Ne deriva, o lettore, che quello che ora leggi qui sei tu che lo stai dicendo a te stesso. Se non è così, non stai leggendo. E ne deriva altresì, mi pare naturale, che tutti i libri che tu e io abbiamo letto davvero, li abbiamo anche scritti. Dico quelli che abbiamo letto davvero, perché tu sai bene che per leggere non basta mandare gli occhi a zonzo sulle pagine. Quello, se sei d’accordo, lo definirei zonzare. Devo aver zonzato mille e mille libri in vita mia, ma ne avrò letti sì e no una decina. Non sono un autore molto prolifico.
Adesso però devo dirti la cosa più difficile su questa faccenda dell’identità fra lettore e autore, e spero che tu sia forte abbastanza per sopportarne il peso: la conseguenza più drammatica per te, o sventurato lettore, è che se in questo preciso istante stai leggendo, ovvero se quello che leggi qui lo stai dicendo a te stesso, tu stai scrivendo questo blog.
Tags: Come si fa un romanzo, Ibis, lettura, Miguel de Unamuno, scrittura
Grazie, Luca, per avermi fatto sentire così grande. Ora vado di là e lo dico a mia moglie, che mi crede un buono a nulla.
Le dico anche che mi chiamo Luca Tassinari:-)
Bart
in tempi ormai remoti ebbi a coinvolgere il lettore in un’accorata chiamata di correo (incautamente pubblicata da una rivista-in-rete) – con questo tuo post si chiuderebbe il cerchio e la chiamata potrebbesi ragionevolmente definire “di correo incrociato”
ci sarebbe anche la questione della coincidenza del qui e ora, ma prima devo capire come diavolo sono arrivato a Salamanca. E non so nemmeno parlarlo il salamanchese!

**Dati disponibili**
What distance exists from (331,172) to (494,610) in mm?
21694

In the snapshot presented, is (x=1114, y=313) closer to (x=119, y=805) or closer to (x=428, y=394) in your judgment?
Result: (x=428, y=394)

**Cosa produrre**
Scrivi, per favore, il seguito del testo sull'identità fra lettore e autore, partendo subito dopo la sua ultima frase.

**Risultato**
scemenze (mie) a parte, la mise en abîme della produzione di senso è uno dei labirinti nei quali è più dolce smarrirsi.
un discorso che ti riguarda scrittore: adesso sei un’oca come tutti! ;) zzzzz
Bart, a mia moglie io ho detto che sono Shakespeare, ma lei non ci vuole credere.
gabryella, devo assolutamente leggere il tuo pezzo per garantire la perfetta recursività della correità: spara il link.
mauro, se può consolarti, io mi sono perso migliaia di anni fa, mentre scrivevo l’Iliade, e ancora non mi sono ritrovato.
zop, oca sì, ma non come tutti! Gli altri scrivono, io leggo e mentre leggo scrivo quello che poi gli altri leggono e, leggendo, scrivono… o era che mentre scrivo… va be’, insomma, ci siamo capiti.
Comunque, se dovesse capitarmi di scrivere un post DADIista senz’accorgermene, prendilo pure.
bon, l’hai voluto, e io sparo: http://www.sacripante.it/002/contrappunti/21.asp
Sòrbole, gabryella, che bello! E finalmente ho capito perché nessuno se li fuma, i lettori: perché non esistono!
letteratura, mi piace leggere i tuoi post….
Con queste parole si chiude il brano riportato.